A gigante americana Procter & Gamble (P&G) divulgou, na quinta-feira, 24 de janeiro, resultados abaixo do esperado para o segundo trimestre de seu ano fiscal, em um contexto desafiador para o consumidor, o que levou a empresa a revisar para baixo algumas de suas metas financeiras.

Beleza e cuidados com a pele impulsionam o crescimento

Entre outubro e dezembro, a fabricante de produtos para o lar e de cuidados pessoais — dona de marcas como Gillette, Ariel, Pampers e Head & Shoulders — registrou receita de US$ 22,2 bilhões, alta de 1% em relação ao mesmo período do ano anterior. O resultado, no entanto, ficou ligeiramente abaixo da expectativa do consenso de analistas consultados pela Bloomberg.

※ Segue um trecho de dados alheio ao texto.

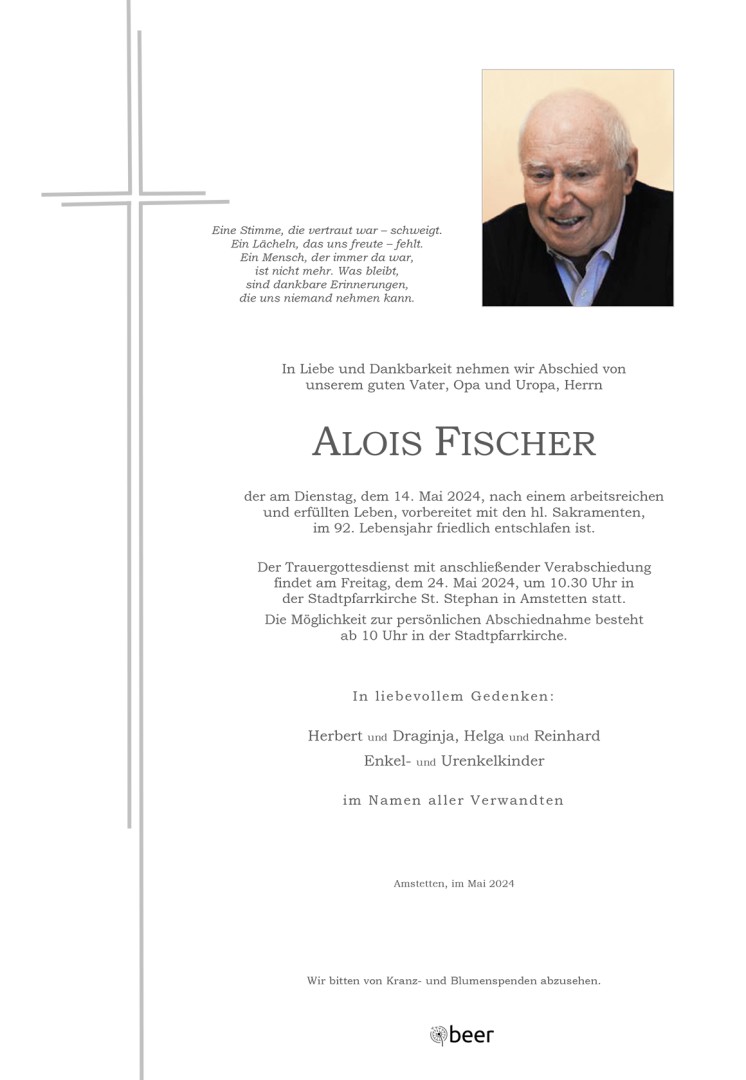 Eine Stimme, die vertraut war – schweigt.
Ein Lächeln, das uns freute – fehlt.
Ein Mensch, der immer da war,
ist nicht mehr. Was bleibt,
sind dankbare Erinnerungen,
die uns niemand nehmen kann.

In Liebe und Dankbarkeit nehmen wir Abschied von unserem guten Vater, Opa und Uropa, Herrn

ALOIS FISCHER

der am Dienstag, dem 14. Mai 2024, nach einem arbeitsreichen und erfüllten Leben, vorbereitet mit den hl. Sakramenten, im 92. Lebensjahr friedlich entschlafen ist.

Der Trauergottesdienst mit anschließender Verabschiedung findet am Freitag, dem 24. Mai 2024, um 10.30 Uhr in der Stadtpfarrkirche St. Stephan in Amstetten statt.
Die Möglichkeit zur persönlichen Abschiednahme besteht ab 10 Uhr in der Stadtpfarrkirche.

In liebevollem Gedenken:

Herbert und Draginja, Helga und Reinhard
Enkel- und Urenkelkinder

im Namen aller Verwandten

Amstetten, im Mai 2024

Wir bitten von Kranz- und Blumenspenden abzusehen.

beer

A receita permaneceu estável em termos de crescimento orgânico na comparação anual, com a queda de 1% no volume de vendas sendo parcialmente compensada por preços mais elevados, segundo a P&G, sobretudo na América do Norte.

O grupo manteve crescimento nas categorias de beleza e cuidados com a pele, ambas com alta de 5% na comparação anual. Em contrapartida, a divisão de produtos para bebês apresentou desempenho mais fraco, com queda de 3%.

Queda nos lucros

O lucro líquido do período caiu para US$ 4,3 bilhões, uma retração de 7%, refletindo os custos ligados ao plano de reestruturação anunciado em meados de 2025, em meio ao início da guerra comercial. O lucro por ação atingiu US$ 1,78, queda de 5% em relação ao ano anterior, ficando também abaixo das expectativas do mercado.

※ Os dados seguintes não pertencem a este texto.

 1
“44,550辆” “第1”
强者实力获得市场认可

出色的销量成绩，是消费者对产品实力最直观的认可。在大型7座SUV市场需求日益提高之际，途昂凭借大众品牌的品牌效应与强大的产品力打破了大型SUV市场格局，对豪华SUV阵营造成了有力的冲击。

Os Estados Unidos encerraram 2025 com inflação de 2,7% em relação ao ano anterior, um nível que parou de acelerar, mas permanece alto, afetando as famílias americanas que enfrentam preços mais altos de alimentos e eletricidade.

“Nossos resultados do segundo trimestre nos mantêm no caminho certo para atingir nossas metas anuais de crescimento orgânico de vendas (...) em um ambiente geopolítico e de consumo desafiador”, disse Shailesh Jejurikar, o novo CEO do grupo, no comunicado à imprensa.

Ele prevê “resultados mais fortes” no segundo semestre do ano fiscal.

Para o ano fiscal de 2025/2026, a P&G continua prevendo um crescimento orgânico da receita de 1% a 5%, bem como um lucro ajustado por ação de US$ 6,83 a US$ 7,09. No entanto, a empresa reduziu sua previsão de lucro por ação, esperando agora um crescimento de 1% a 6% neste ano, em comparação com o crescimento anteriormente anunciado de 3% a 9%.